Met een flinke dosis tegenzin

Met een flinke dosis tegenzin



Marijke Brassé

Met een flinke dosis tegenzin besloot ik in mijn pen te klimmen om dit essay te schrijven. Op de een of andere manier is er altijd veel weerstand gekoppeld aan dit soort dingen. Weerstand om de blik op mezelf te richten, weerstand om me te verbinden met mijn eigen verhaal en vooral weerstand tegen het onbekende. Want niemand weet wat er gebeurt als zij haar comfortzone verlaat en waar dat uiteindelijk in resulteert. En toch klim ik in die pen. Waarom? Omdat er aan de andere kant van de weerstand vrijheid ligt. Dit is de reden waarom we elke dag de tegenzin doorbreken en op ons kussen gaan zitten, omdat we los willen laten.
* * *
Opdracht 1. Vertaal deze zin uit de paginatekst naar het Engels: "Want niemand weet wat er gebeurt als zij haar comfortzone verlaat en waar dat uiteindelijk in resulteert."
* * *
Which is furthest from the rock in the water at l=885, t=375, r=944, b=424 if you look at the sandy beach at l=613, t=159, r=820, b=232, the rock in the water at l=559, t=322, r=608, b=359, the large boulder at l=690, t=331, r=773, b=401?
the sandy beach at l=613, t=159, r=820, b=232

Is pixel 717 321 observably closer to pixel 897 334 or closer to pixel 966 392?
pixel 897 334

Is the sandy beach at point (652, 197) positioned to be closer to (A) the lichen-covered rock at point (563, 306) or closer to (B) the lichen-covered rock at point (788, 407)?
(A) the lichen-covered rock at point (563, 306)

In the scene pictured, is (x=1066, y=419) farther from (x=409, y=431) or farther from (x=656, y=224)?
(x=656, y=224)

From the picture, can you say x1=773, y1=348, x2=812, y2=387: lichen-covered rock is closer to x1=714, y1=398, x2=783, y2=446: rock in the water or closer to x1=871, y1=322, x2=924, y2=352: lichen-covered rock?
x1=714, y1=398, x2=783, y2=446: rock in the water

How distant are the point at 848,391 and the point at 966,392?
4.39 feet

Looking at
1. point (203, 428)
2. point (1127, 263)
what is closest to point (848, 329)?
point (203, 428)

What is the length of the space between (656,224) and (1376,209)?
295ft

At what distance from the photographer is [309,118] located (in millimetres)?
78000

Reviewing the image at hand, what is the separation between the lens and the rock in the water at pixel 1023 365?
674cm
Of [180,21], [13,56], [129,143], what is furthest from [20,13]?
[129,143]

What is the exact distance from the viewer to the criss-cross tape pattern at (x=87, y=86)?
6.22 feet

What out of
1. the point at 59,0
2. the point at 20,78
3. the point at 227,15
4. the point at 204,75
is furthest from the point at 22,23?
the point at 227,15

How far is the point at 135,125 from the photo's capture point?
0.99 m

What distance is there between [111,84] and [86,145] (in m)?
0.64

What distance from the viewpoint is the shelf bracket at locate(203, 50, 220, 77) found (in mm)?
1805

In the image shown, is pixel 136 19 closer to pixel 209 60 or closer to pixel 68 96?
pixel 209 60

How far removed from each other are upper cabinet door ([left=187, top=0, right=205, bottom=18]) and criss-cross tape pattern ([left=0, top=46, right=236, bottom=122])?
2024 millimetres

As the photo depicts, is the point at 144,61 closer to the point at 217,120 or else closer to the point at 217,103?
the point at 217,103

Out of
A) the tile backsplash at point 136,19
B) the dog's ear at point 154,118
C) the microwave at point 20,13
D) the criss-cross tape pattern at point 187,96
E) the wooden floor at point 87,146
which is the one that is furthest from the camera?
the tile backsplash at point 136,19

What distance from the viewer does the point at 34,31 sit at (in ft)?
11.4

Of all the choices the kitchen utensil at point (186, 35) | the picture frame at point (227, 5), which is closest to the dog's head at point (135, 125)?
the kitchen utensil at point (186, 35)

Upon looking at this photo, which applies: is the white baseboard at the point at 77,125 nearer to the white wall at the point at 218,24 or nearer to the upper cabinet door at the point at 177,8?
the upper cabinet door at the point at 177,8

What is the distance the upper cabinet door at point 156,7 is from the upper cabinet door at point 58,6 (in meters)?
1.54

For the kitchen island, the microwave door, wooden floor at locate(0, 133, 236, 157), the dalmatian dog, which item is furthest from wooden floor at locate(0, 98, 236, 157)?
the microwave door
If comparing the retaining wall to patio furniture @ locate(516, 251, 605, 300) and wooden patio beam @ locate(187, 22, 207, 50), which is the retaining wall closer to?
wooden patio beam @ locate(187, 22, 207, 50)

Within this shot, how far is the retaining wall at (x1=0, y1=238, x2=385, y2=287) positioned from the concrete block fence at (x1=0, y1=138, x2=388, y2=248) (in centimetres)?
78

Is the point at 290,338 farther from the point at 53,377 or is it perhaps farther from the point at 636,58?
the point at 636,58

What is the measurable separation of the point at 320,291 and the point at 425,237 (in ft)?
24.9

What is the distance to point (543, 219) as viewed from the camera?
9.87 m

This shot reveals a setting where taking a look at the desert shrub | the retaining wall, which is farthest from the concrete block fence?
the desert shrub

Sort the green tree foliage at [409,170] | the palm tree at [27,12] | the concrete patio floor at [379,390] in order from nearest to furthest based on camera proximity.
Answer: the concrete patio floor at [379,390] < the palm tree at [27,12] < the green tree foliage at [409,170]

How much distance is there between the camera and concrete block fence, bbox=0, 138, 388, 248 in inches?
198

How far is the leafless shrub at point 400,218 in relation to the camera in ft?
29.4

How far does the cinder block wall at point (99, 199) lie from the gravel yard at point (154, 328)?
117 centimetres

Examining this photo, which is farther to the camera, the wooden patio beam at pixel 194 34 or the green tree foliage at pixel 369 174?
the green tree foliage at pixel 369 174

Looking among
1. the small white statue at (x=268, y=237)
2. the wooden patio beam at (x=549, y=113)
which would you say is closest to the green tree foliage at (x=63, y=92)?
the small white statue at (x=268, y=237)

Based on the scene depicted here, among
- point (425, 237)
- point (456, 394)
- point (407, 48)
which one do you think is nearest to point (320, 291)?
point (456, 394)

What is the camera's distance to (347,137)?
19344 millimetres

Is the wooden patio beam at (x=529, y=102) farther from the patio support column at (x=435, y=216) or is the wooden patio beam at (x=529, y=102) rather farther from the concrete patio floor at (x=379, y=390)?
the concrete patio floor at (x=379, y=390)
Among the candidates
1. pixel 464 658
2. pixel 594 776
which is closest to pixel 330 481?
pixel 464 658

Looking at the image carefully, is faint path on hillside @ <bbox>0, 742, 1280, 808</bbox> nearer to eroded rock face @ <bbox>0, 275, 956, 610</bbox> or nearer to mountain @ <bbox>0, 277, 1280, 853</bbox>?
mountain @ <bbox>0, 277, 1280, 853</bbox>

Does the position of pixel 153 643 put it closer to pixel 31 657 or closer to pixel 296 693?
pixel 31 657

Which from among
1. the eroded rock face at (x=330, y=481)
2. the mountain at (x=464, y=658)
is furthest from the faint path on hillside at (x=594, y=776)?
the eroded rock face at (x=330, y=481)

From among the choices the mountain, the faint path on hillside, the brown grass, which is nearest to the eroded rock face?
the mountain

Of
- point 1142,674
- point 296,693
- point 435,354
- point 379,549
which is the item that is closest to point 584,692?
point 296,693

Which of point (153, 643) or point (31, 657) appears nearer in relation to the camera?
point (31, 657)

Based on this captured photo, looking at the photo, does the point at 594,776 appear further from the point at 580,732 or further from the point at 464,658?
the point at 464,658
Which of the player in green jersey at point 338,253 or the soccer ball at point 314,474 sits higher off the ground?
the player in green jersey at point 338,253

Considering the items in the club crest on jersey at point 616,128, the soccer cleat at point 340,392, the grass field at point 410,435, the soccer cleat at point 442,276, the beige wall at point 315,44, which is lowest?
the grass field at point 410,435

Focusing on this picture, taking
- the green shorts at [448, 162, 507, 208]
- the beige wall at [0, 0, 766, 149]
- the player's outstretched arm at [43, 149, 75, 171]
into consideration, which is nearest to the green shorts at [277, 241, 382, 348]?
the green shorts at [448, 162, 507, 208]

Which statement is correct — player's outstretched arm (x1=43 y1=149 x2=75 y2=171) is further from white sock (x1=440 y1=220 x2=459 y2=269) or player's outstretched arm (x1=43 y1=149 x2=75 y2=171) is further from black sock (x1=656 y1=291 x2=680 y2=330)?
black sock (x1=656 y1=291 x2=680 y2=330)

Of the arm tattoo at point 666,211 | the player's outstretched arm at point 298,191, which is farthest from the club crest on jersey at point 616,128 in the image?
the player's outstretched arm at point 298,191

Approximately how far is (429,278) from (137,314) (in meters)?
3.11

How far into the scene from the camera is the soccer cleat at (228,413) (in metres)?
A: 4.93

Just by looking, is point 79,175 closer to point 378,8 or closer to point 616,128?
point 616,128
* * *
Opdracht 2. Verzamel uit de records hierboven elke regel waarin de string "further" voorkomt. Hoofdletters en kleine letters tellen mee.

Verwacht resultaat 1. Because no one knows what happens when she leaves her comfort zone and what it ultimately results in.

Verwacht resultaat 2.
Based on this captured photo, looking at the photo, does the point at 594,776 appear further from the point at 580,732 or further from the point at 464,658?
Which statement is correct — player's outstretched arm (x1=43 y1=149 x2=75 y2=171) is further from white sock (x1=440 y1=220 x2=459 y2=269) or player's outstretched arm (x1=43 y1=149 x2=75 y2=171) is further from black sock (x1=656 y1=291 x2=680 y2=330)?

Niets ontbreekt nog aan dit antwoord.